I just started reading Tim Ferriss' book The 4-Hour Work Week.  The title itself is a little offensive to my current habit of hard work, and I would never have picked it up except for the fact that it was called "life-changing" by a person I respect.  I thought it was going to be a book about how to get out of working.  And it kind of is.  But it's really about how to streamline your actions so you are only doing what is really important to you.  I'm all for streamlining.

The most helpful exercise so far in the book is based on Pareto's principle - 80% of outputs come from 20% of the inputs.  The exercise is to write down the following:

1. Which 20% of sources are causing 80% of my problems and unhappiness?

2. Which 20% of sources are resulting in 80% of my desired outcomes and happiness?

I made a list.  I could immediately see the reason I am spinning my wheels in one area.  I feel the need to tweak patterns until they are perfect.  This means I am constantly making patterns.  I need to get to "good enough" and move on.  Even as I write this, I feel myself protesting, "But...but..."  Let go.  Move on.

I realized that I really like writing blog posts.
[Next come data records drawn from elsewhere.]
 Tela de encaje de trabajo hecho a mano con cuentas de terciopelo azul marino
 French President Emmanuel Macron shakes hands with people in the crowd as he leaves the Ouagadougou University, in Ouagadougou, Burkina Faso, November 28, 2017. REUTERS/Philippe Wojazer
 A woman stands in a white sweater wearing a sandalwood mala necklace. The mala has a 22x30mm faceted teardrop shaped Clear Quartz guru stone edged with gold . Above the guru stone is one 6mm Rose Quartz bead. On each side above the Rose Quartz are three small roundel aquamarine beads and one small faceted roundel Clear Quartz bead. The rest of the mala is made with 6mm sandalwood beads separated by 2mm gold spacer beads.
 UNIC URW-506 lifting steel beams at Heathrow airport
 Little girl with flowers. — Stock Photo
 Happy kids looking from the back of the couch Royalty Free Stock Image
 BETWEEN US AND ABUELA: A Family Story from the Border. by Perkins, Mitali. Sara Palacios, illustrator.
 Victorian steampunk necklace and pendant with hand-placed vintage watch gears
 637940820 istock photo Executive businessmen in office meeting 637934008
And I realized that it's the scary conversations that accomplish the most each day.  Ferriss states this quote in the book - "A person's success in life can usually be measured by the number of uncomfortable conversations he or she is willing to have."  I used to avoid this like the plague.  But I'm trying to learn to dive in.

I'll end with this thought from the book - "Being busy is a form of laziness - lazy thinking and indiscriminate action."